Your goal:
For each line in the data below that has the word "burst", copy that line.

Material for the task:

=-=-=-=-=

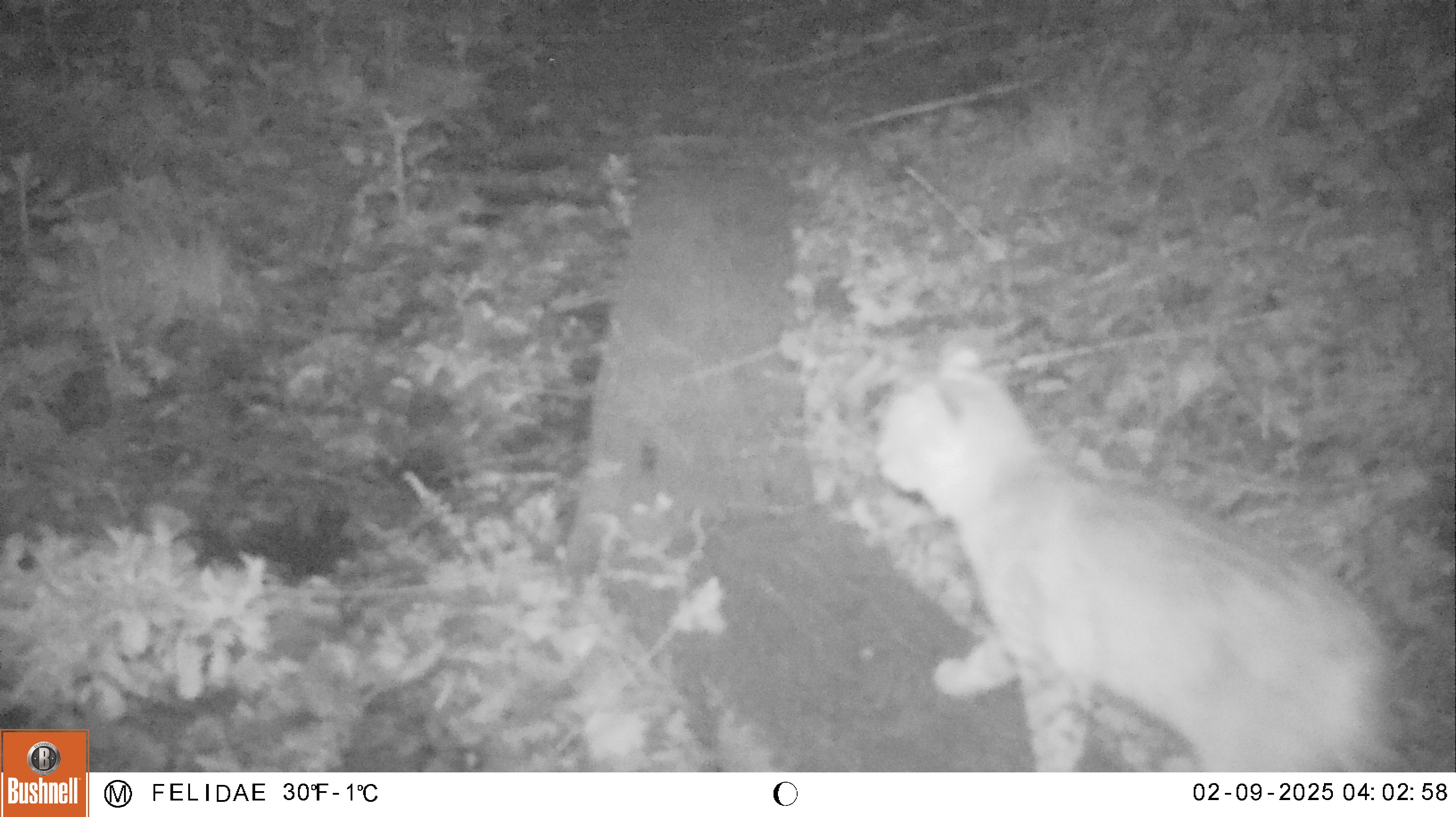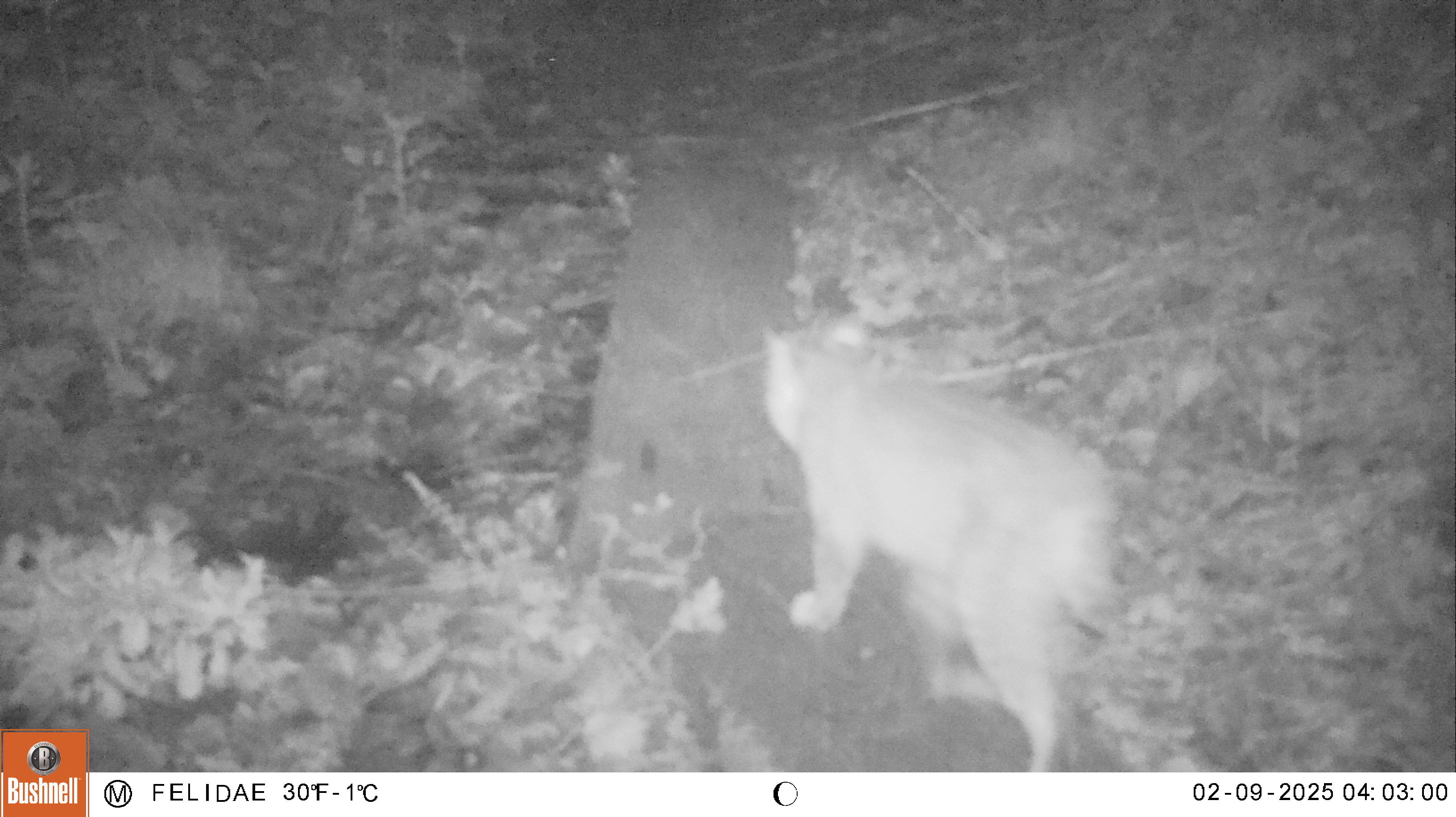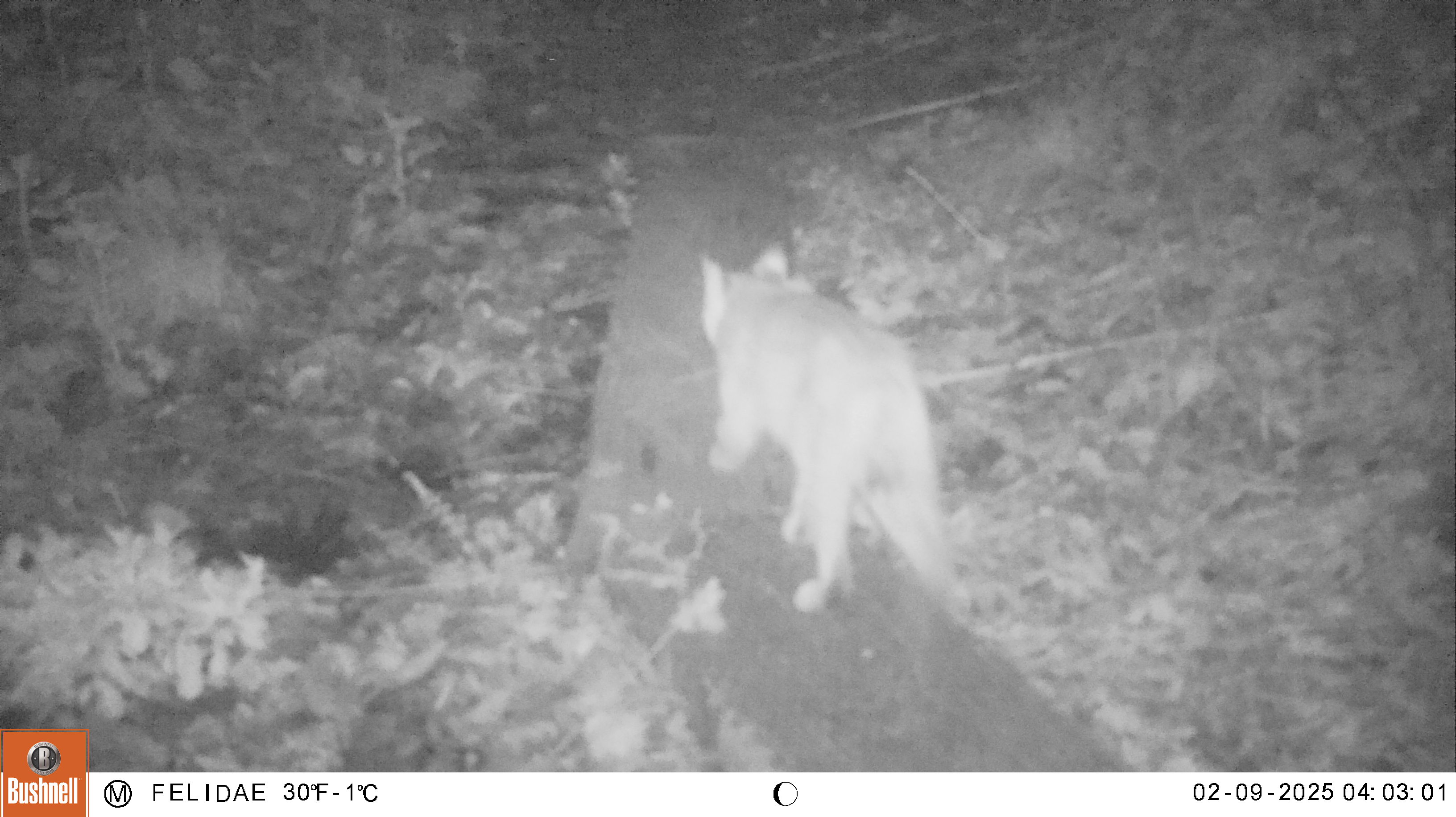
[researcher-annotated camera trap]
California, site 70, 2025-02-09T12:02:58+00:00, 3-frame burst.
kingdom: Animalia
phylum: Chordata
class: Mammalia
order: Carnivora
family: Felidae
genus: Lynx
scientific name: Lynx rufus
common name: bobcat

=-=-=-=-=

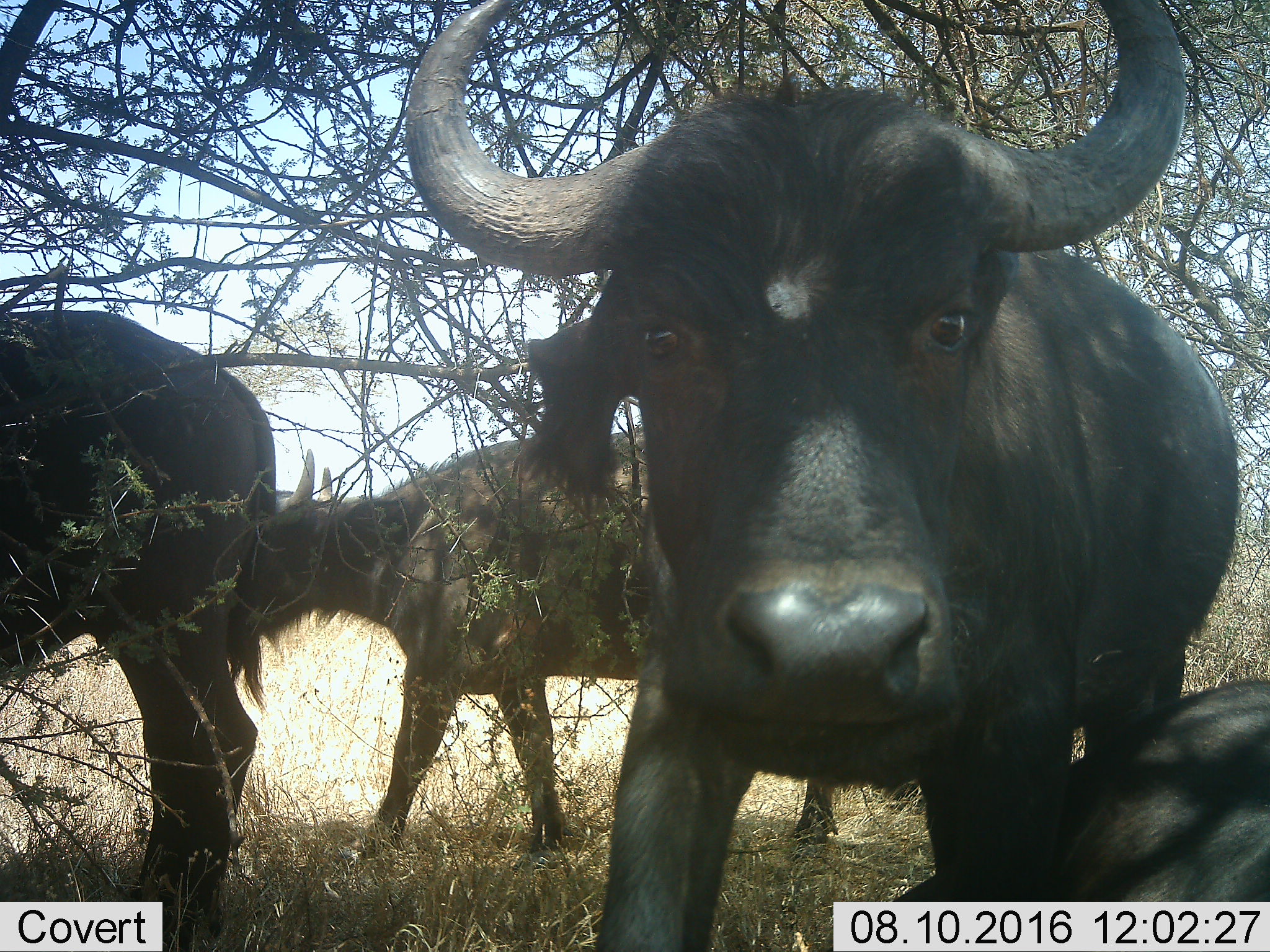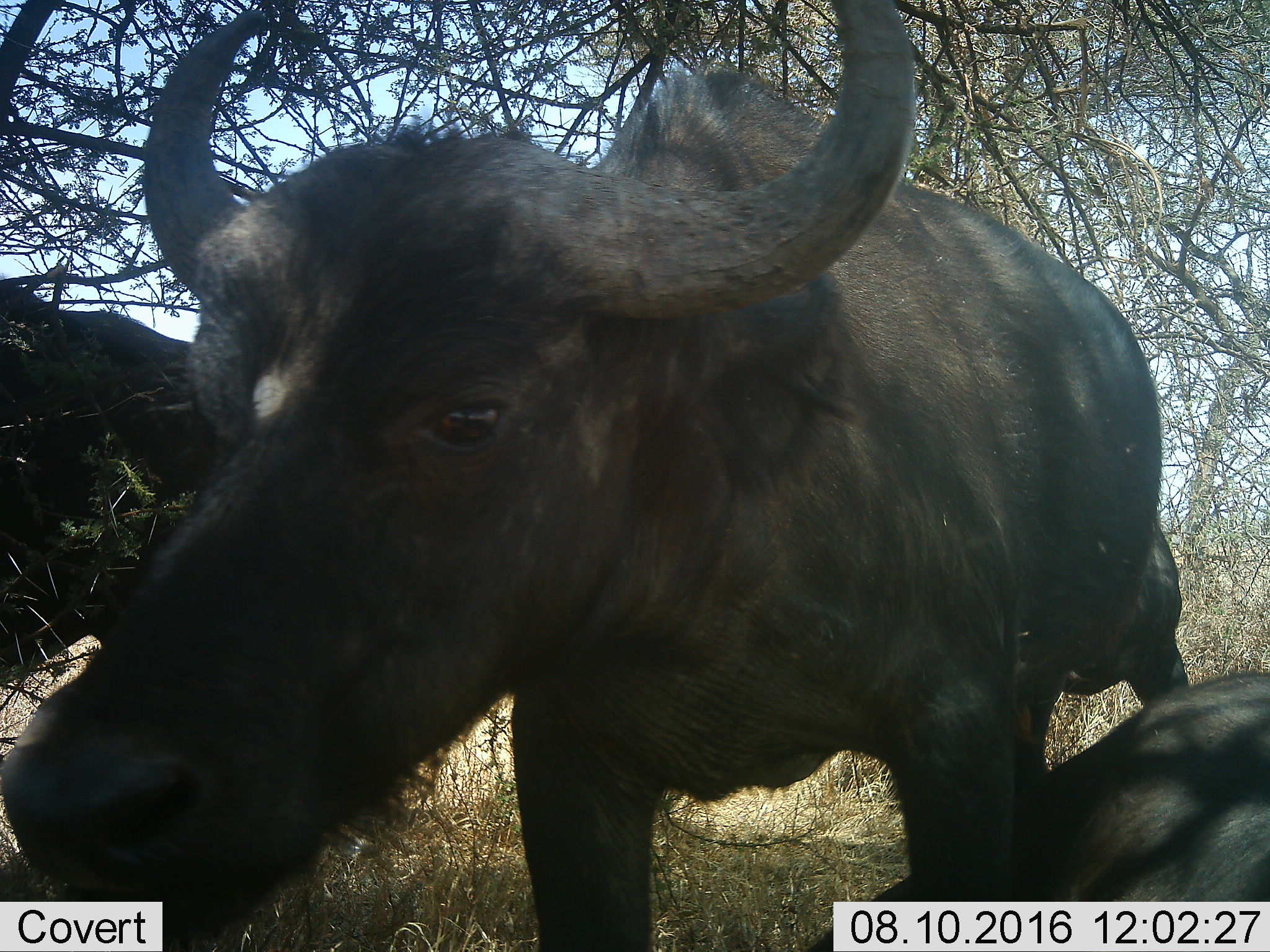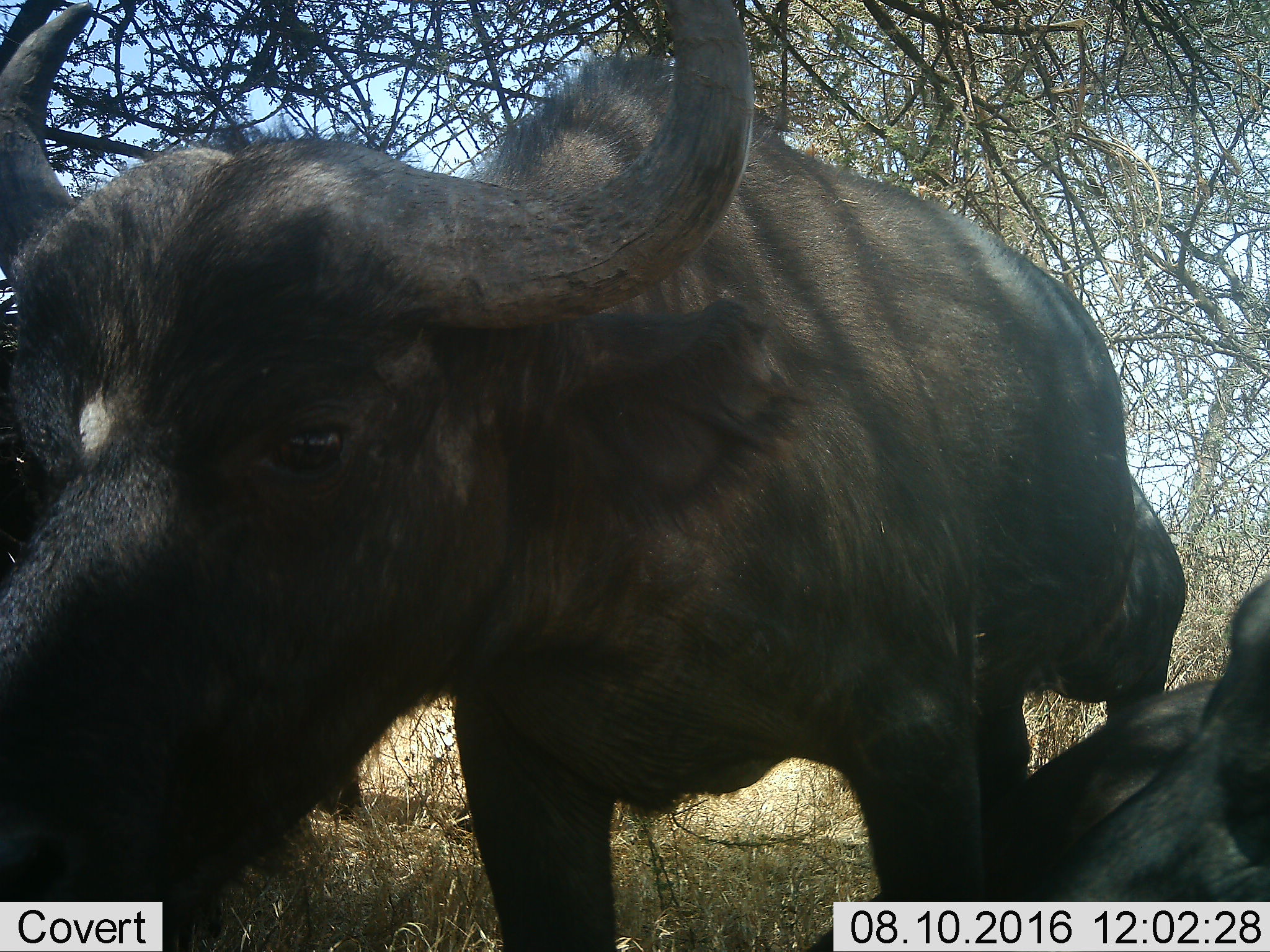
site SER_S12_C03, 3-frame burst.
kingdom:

=-=-=-=-=

Solution to the problem:
California, site 70, 2025-02-09T12:02:58+00:00, 3-frame burst.
site SER_S12_C03, 3-frame burst.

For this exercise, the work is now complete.